■ ACTIONS À MENER ■
a: Répondez à ces questions d'après l'interview de Vincent Gessler :
(i) De quoi l'auteur est-il parti pour écrire sa nouvelle ?
(ii) En quelle année la première version a-t-elle été écrite ?
(iii) En quoi consistait l'activité du vétéran dont l'auteur cite l'histoire ?
b: Ces affirmations concordent-elles avec l'interview de Vincent Gessler ? Répondez par oui ou non et citez les mots qui tranchent.
(i) La guerre en Irak a servi de point de départ à la nouvelle.
(ii) L'auteur a conservé telle quelle la suite de la première version.
(iii) Le vétéran évoqué avait combattu en Afghanistan.
c: Prolongez l'interview de Vincent Gessler au-delà de la dernière question posée.

■ SECTION DE TEXTE ■
- le  
Interview de Vincent Gessler sur l'antho des Utopiales
Commenter

Interview de Vincent Gessler sur l'antho des Utopiales

Actusf : Comment t'es venue l'idée de cette nouvelle ? Qu'est-ce qui t'a donné envie de l'écrire ?
Vincent Gessler : Je suis parti du titre et de l’image de grands lacs de mercure vus du ciel. L’actualité brûlante de l’époque m’avait donné envie d’exorciser ma colère et ma frustration, ce qui a donné la première version de cette nouvelle. Le résultat n’était pas satisfaisant sur le moment, et l’occasion de la réécrire s’est présentée avec le thème « Les Frontières » de cette édition des Utopiales. J’aimais beaucoup la première partie mais la suite était moins intéressante, j’ai donc réécrit l’ensemble dans une direction qui me parait aujourd’hui appropriée, avec un style plus homogène.
 
Actusf : On pense en la lisant à l'Afghanistan ou l'Irak. Ces conflits étaient aussi dans tes pensées lorsque tu l'as rédigé ?
Vincent Gessler : Oui, la guerre en Irak était le point de départ. La première version a été écrite en 2003, lors de la troisième guerre du golfe et invasion de l'Irak. Les enjeux autour des armes de destruction massive et de l'inspecteur de l'ONU Hans Blix m'avaient frappé et j'avais envie d'intégrer ces éléments. Ensuite se sont agglomérées d’autres références. Les scans des cadavres par exemple viennent de l’histoire que m’a racontée un vétéran de la guerre d’Algérie dont l’activité consistait à prendre en photo les combattants ennemis morts.
 
Actusf : Dans la préface, Pierre Bordage évoque Dune et les Fremens. C'est une influence volontaire ?

■ EXTRAITS DE DONNÉES ■
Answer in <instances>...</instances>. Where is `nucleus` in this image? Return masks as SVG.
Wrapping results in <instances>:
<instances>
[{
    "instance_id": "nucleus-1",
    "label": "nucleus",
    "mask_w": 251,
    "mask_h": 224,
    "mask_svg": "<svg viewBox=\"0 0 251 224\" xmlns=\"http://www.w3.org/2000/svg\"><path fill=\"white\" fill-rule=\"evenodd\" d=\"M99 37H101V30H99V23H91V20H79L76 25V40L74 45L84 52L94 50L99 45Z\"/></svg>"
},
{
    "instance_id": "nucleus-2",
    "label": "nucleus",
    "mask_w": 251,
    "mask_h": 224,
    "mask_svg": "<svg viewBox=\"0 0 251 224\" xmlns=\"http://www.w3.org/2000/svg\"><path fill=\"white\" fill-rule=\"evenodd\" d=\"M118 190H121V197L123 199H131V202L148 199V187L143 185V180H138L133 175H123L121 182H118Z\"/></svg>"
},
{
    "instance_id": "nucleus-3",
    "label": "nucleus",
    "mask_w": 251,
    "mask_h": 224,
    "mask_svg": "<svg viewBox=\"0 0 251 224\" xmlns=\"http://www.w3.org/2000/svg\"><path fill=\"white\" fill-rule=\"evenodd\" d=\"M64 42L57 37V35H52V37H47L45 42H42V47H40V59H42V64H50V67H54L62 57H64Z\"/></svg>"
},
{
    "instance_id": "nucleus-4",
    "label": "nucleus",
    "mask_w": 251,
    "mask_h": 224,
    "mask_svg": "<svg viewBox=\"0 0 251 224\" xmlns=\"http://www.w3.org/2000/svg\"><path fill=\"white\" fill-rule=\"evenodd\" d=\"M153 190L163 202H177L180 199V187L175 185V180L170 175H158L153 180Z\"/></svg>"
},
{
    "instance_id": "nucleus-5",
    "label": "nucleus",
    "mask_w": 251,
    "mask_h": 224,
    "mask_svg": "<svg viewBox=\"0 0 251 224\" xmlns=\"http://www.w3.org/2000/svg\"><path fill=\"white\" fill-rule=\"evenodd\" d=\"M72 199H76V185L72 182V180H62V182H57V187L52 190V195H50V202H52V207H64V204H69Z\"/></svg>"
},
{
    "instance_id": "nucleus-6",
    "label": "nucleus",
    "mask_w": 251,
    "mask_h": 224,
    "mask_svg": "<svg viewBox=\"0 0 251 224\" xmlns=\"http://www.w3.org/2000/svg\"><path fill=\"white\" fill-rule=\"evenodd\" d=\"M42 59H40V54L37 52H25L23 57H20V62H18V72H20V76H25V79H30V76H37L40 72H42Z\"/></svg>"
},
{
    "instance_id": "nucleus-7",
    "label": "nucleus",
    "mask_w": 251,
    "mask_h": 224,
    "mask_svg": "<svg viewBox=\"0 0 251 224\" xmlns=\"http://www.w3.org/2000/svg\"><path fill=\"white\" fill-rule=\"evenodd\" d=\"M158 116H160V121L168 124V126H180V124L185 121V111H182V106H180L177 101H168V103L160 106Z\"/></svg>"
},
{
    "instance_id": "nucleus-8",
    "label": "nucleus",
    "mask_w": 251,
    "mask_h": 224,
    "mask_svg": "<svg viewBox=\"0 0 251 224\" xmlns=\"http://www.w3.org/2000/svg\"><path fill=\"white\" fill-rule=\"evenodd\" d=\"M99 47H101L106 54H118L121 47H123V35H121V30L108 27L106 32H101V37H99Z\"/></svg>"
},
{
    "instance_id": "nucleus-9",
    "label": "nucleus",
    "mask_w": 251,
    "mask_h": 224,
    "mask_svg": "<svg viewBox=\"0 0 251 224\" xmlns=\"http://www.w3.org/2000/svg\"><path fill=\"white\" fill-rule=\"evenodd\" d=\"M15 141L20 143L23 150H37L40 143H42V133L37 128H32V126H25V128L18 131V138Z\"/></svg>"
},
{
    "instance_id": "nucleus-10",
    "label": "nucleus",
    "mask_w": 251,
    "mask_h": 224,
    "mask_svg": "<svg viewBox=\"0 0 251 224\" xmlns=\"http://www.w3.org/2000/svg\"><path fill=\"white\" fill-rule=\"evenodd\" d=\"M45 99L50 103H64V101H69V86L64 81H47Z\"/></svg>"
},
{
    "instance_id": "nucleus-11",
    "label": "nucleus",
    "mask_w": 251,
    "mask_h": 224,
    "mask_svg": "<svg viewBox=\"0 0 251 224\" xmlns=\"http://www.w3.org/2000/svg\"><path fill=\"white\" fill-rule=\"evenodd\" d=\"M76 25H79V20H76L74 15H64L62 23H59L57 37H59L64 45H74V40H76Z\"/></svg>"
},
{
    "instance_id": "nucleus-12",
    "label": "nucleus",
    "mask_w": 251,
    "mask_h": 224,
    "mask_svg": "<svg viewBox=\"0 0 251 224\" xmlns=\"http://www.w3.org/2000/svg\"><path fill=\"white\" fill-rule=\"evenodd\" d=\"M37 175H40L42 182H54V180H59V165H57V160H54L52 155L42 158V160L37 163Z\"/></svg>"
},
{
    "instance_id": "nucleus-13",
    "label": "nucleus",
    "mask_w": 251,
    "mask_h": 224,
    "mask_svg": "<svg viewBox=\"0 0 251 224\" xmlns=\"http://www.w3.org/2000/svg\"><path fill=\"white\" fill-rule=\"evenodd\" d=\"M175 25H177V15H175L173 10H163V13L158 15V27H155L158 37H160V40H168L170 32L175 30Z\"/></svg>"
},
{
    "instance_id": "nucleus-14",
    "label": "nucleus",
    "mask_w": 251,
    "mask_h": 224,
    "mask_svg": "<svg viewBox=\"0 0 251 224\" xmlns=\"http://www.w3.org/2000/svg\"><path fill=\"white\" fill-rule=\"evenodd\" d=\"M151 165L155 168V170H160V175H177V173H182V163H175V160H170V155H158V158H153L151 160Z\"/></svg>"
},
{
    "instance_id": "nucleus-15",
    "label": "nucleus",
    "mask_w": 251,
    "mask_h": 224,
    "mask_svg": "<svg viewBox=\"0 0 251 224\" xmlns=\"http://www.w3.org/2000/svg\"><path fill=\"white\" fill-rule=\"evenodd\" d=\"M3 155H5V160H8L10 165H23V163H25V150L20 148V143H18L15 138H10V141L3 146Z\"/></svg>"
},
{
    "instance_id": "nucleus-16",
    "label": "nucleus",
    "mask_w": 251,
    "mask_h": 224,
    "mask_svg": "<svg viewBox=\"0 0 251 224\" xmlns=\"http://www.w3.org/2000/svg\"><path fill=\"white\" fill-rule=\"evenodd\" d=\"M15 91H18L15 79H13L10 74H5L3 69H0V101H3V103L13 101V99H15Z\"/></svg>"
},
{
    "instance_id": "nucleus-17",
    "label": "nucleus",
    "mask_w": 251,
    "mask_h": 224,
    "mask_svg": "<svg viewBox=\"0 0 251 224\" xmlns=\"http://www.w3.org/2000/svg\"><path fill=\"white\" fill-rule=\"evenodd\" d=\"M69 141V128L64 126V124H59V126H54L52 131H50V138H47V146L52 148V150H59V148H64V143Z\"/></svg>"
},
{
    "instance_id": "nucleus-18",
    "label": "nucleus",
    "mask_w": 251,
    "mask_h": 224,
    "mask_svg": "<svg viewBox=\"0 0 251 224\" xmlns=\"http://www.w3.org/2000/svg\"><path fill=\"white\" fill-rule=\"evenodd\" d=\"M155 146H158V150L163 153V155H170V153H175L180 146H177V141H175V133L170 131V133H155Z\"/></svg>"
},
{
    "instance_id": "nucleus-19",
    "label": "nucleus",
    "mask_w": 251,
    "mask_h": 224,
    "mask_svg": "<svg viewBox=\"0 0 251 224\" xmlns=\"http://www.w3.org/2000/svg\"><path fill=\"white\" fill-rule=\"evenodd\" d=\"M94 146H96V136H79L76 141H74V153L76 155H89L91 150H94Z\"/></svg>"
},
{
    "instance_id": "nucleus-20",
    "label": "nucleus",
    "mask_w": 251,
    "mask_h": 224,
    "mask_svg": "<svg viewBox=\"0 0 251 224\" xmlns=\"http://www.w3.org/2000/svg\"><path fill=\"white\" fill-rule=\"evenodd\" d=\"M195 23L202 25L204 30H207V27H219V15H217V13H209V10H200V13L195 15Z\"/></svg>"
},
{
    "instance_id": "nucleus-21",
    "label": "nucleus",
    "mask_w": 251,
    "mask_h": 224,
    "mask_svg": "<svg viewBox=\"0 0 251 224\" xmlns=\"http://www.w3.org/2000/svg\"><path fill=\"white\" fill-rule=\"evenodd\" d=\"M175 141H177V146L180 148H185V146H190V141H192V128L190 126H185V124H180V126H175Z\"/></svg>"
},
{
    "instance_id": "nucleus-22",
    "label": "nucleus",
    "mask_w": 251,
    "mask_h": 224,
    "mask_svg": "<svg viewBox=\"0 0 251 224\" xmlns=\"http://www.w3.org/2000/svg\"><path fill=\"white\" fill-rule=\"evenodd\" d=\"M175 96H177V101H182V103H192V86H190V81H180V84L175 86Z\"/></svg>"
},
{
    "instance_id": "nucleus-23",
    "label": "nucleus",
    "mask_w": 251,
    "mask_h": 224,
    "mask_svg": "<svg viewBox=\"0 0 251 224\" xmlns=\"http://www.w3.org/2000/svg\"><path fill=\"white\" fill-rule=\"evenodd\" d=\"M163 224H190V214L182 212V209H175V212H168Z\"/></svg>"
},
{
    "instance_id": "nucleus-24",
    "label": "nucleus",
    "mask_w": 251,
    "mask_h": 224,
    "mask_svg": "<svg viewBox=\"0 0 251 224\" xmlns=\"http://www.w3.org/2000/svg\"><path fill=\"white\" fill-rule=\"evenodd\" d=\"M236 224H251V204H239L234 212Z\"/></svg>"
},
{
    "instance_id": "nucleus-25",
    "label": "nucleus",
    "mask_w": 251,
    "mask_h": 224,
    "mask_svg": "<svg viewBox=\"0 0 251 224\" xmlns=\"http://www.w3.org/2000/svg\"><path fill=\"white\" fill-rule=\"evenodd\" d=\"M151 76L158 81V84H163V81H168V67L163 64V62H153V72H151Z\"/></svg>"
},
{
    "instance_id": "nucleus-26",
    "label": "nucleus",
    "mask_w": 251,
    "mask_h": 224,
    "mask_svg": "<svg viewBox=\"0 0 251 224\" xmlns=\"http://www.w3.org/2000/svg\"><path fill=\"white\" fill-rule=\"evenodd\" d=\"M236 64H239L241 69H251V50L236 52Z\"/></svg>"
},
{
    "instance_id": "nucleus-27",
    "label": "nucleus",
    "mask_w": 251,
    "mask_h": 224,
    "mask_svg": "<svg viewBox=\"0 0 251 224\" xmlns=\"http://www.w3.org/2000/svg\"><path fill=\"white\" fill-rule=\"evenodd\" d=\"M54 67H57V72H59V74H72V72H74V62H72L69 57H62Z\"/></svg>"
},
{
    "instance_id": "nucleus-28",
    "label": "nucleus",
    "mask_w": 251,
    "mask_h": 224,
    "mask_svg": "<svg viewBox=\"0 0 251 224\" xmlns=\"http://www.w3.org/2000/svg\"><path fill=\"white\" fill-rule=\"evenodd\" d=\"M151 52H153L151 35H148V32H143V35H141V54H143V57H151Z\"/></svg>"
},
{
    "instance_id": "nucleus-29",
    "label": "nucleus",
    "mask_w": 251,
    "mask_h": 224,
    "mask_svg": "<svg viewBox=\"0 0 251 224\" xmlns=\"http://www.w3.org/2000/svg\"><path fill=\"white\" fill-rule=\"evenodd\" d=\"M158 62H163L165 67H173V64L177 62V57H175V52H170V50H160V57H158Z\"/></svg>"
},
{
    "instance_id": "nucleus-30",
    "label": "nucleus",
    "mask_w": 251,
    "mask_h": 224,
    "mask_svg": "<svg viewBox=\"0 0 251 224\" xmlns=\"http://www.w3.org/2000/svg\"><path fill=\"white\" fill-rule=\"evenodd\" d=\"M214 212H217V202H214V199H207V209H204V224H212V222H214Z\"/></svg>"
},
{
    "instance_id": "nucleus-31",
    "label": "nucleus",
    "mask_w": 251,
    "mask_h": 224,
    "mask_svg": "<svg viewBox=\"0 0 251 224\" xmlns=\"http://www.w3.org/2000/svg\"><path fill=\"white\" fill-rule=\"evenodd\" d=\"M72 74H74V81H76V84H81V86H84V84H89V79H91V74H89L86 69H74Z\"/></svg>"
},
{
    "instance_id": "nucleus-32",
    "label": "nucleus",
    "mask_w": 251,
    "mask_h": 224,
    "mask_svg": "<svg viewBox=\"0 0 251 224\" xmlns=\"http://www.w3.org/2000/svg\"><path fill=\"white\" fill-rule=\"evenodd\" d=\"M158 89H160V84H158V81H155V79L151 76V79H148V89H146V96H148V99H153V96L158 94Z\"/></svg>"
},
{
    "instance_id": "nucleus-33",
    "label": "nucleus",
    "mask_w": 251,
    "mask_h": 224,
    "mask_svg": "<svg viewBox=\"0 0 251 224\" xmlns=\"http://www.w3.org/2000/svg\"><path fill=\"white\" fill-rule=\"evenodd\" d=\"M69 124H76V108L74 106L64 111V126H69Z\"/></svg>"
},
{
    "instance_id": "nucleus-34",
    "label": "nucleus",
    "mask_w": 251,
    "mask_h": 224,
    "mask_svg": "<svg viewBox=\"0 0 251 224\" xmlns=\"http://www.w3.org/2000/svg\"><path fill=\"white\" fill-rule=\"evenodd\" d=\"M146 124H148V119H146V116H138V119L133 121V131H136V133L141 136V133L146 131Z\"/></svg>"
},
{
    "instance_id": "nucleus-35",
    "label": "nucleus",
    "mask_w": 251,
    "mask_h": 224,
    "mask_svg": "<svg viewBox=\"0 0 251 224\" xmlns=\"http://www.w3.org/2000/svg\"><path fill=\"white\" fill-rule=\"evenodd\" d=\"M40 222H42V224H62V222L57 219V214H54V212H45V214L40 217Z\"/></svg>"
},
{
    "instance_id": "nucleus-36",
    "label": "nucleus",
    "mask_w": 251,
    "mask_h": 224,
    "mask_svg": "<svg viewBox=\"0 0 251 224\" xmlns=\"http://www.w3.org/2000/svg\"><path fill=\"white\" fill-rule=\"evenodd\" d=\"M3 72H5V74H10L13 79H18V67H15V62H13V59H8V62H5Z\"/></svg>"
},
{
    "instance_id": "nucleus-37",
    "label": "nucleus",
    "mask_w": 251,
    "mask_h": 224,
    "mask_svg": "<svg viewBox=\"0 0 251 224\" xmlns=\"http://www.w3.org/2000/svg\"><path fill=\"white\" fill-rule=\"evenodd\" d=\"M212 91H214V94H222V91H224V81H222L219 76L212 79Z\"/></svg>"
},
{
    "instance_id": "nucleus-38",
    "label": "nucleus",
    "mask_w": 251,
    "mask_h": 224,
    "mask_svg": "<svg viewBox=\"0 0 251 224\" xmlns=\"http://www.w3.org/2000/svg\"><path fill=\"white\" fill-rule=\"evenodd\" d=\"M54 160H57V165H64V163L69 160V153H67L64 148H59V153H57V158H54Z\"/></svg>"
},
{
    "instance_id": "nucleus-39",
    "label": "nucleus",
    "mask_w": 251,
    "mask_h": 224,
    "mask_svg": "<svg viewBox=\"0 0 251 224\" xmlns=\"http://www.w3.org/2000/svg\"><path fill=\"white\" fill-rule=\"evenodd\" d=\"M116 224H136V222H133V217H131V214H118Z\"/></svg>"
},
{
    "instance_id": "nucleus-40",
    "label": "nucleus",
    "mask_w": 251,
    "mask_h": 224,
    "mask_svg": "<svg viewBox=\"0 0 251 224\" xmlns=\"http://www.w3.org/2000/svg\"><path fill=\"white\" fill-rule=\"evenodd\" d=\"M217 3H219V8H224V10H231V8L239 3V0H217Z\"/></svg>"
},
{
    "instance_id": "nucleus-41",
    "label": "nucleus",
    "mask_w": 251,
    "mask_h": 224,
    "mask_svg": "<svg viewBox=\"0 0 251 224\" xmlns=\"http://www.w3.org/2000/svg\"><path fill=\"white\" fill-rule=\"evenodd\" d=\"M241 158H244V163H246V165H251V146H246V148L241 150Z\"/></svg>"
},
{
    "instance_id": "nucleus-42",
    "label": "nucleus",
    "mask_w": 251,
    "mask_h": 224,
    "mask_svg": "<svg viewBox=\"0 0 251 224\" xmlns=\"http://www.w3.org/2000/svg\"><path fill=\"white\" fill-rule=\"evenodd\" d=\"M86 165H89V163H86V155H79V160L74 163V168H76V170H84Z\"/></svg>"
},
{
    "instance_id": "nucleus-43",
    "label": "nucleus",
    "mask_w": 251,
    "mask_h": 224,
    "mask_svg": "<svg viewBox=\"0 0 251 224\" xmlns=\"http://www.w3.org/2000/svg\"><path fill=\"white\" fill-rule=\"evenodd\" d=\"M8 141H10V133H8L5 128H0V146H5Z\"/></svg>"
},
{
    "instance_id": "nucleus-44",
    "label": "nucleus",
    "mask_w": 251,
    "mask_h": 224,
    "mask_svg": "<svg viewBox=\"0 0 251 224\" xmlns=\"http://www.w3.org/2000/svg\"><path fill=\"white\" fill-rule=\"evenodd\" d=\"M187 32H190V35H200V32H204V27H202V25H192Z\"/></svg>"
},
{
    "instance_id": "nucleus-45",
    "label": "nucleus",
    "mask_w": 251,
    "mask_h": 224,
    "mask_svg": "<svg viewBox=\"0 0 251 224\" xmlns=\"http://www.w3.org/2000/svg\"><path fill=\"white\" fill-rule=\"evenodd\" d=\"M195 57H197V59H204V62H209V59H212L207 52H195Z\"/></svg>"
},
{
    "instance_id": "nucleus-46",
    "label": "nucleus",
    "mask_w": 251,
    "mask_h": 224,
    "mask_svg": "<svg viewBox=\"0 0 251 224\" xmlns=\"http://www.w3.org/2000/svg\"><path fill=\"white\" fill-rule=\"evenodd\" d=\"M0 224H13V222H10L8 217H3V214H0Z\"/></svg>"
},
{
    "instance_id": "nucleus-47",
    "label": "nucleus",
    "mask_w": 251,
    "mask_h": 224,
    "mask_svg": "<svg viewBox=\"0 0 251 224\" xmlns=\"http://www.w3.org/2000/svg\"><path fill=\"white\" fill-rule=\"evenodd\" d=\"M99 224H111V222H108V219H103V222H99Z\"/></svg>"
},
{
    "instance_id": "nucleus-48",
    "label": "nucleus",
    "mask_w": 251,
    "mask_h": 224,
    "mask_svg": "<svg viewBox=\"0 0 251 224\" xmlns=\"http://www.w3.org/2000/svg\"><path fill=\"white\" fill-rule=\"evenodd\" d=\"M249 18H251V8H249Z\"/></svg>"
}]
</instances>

■ RÉSULTATS FINAUX ■
a:
(i) Du titre et de l'image de grands lacs de mercure vus du ciel.
(ii) En 2003.
(iii) À prendre en photo les combattants ennemis morts.

b:
(i) Oui : « Oui, la guerre en Irak était le point de départ. »
(ii) Non : « j’ai donc réécrit l’ensemble »
(iii) Non : « un vétéran de la guerre d’Algérie »

c:
Vincent Gessler : Il ne s’agit pas d’une influence volontaire. Lorsque l’on traite d’un peuple qui joue sa survie sur un monde de déserts, il est difficile d’échapper à l’œuvre de Frank Herbert qui a décliné ce motif au long d’une œuvre considérable (en s’inspirant lui-même de la réalité). Dans le cadre de cette nouvelle, j’ai développé la culture des Arghaïs comme elle me venait, avec un souci de cohérence. Si je ne prétends pas échapper aux influences, j’espère néanmoins avoir développé un environnement crédible et distinct.
 
Actusf : Comment vois-tu ton héros ? On le sent presque passif dans toute l'aventure non ?
Vincent Gessler : Oui, il est passif à l’extrême, malléable, disponible à ce qui lui arrive. Il n’a aucun contrôle sur les événements, jamais. Il endure, accepte, s’ouvre à ce qui se passe. Il ressent, contemple, digère, accumule les expériences avec un manque de rébellion que, pour ma part, je n’accepterai jamais.
Et cette passivité le change, le fait évoluer intérieurement, l’amène à saisir l’importance de ce qu’il vit, pas seulement pour lui-même. Il est décidé à vivre ce qui arrive pleinement, malgré parfois l’insoutenable.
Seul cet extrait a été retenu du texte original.